## OPDRACHT 1
Geef uit de kabinetsreactie over voedselzekerheid letterlijk het stuk terug dat opent met de woorden met "In overleg met" en sluit met "wederopbouw, inclusief voedselzekerheid.".

★ ★ ★ ★ ★ ★ ★

Reactie van het kabinet:

In overleg met autoriteiten en tussen donoren onderling besteden Nederland en gelijkgezinde landen aandacht aan gerelateerde uitdagingen op de (midden)lange termijn, zoals de transitie van humanitaire hulp naar ontwikkeling en wederopbouw, inclusief voedselzekerheid.

Veel van de door Nederland medegefinancierde inspanningen van humanitaire organisaties trachten onder andere de voedselzekerheid in het land zo goed als mogelijk te bevorderen, bijvoorbeeld door wegen naar voedselproducerende gebieden te verbeteren, waar mogelijk cash and vouchers te verstrekken in plaats van voedsel of door zaaigoed of pluimvee te verstrekken ten behoeve van kleinschalige landbouw en veeteelt. Omdat veel van die op het verbeteren van voedselzekerheid gerichte activiteiten verweven zijn met acute levensreddende activiteiten en omdat veel Nederlandse bijdragen ongeoormerkt zijn, kan niet aangegeven worden welk deel van de Nederlandse bijdrage aan humanitaire hulp besteed wordt aan het verbeteren van de voedselzekerheidssituatie. Van de bijdrage van het kabinet van 11 miljoen EUR aan de inspanningen van elf NGO’s in het kader van de Dutch Relief Alliance is dit wel bekend: ongeveer 2,5 miljoen EUR gaat naar voedselzekerheid.

★ ★ ★ ★ ★ ★ ★

## OPDRACHT 2
Wissel in de lijst hieronder elke "Cardigan" om voor "Vest" en laat de rest van de lijst ongewijzigd. Laat de afbeeldingen weg in je antwoord.

## Gecrawlde bijschriftgegevens

★ ★ ★ ★ ★ ★ ★

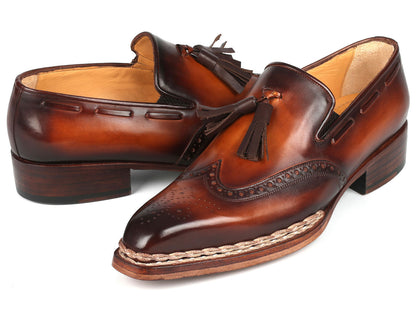 Paul Parkman Norwegian Welted Tassel Loafers Brown Burnished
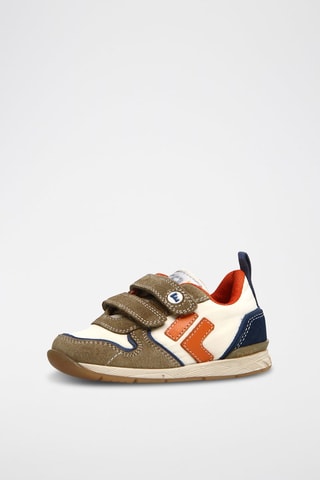 Leren Sneakers Donkerbeige en ecru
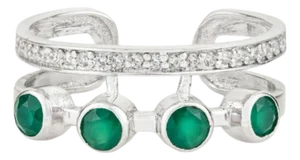 Geometric Green Onyx & Zircon Double Band Ring in 925 Silver, Size 7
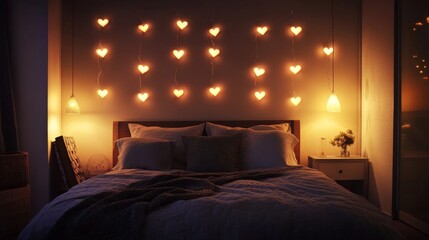 Cozy Bedroom with Heart-Shaped String Lights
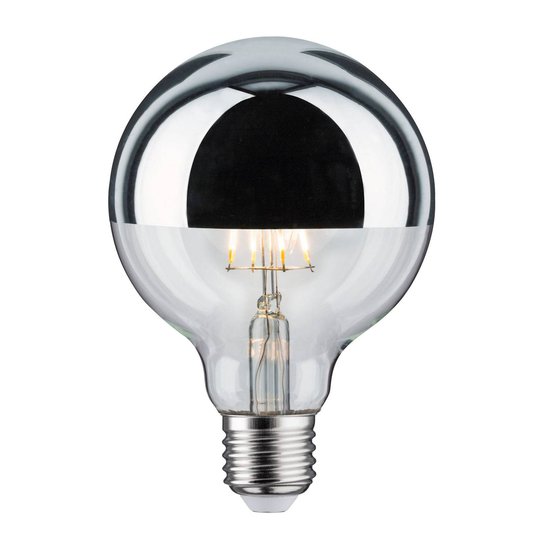 LED-lampa E27 827 6,5W toppförspeglad silver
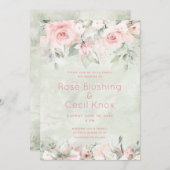 Blushing Rozen Wedding Invitation Suite Kaart (Voorkant / Achterkant)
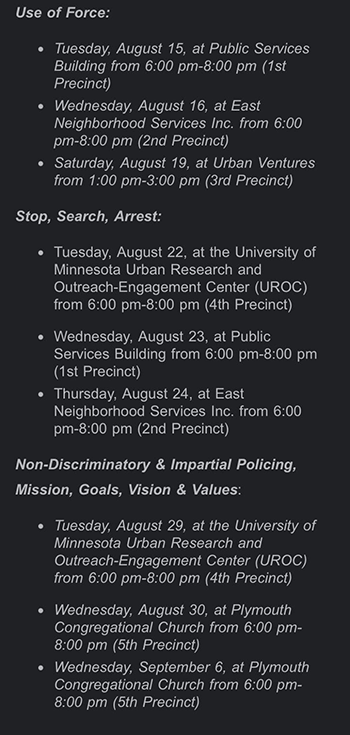 Upcoming MPD community engagement sessions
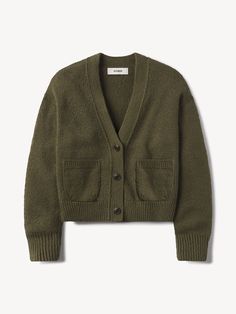 Flight Olive Soft Spun Boxy Cardigan - Buck Mason- Modern American Classics Forest Green Cardigan, Boxy Cardigan, Buck Mason, Olive Sweater, Olive Jacket, Black Herringbone, Henley Sweater, Polo Long Sleeve, Fitted Cardigan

★ ★ ★ ★ ★ ★ ★

## UITVOER OPDRACHT 1
In overleg met autoriteiten en tussen donoren onderling besteden Nederland en gelijkgezinde landen aandacht aan gerelateerde uitdagingen op de (midden)lange termijn, zoals de transitie van humanitaire hulp naar ontwikkeling en wederopbouw, inclusief voedselzekerheid.

## UITVOER OPDRACHT 2
 Paul Parkman Norwegian Welted Tassel Loafers Brown Burnished
 Leren Sneakers Donkerbeige en ecru
 Geometric Green Onyx & Zircon Double Band Ring in 925 Silver, Size 7
 Cozy Bedroom with Heart-Shaped String Lights
 LED-lampa E27 827 6,5W toppförspeglad silver
 Blushing Rozen Wedding Invitation Suite Kaart (Voorkant / Achterkant)
 Upcoming MPD community engagement sessions
 Flight Olive Soft Spun Boxy Vest - Buck Mason- Modern American Classics Forest Green Vest, Boxy Vest, Buck Mason, Olive Sweater, Olive Jacket, Black Herringbone, Henley Sweater, Polo Long Sleeve, Fitted Vest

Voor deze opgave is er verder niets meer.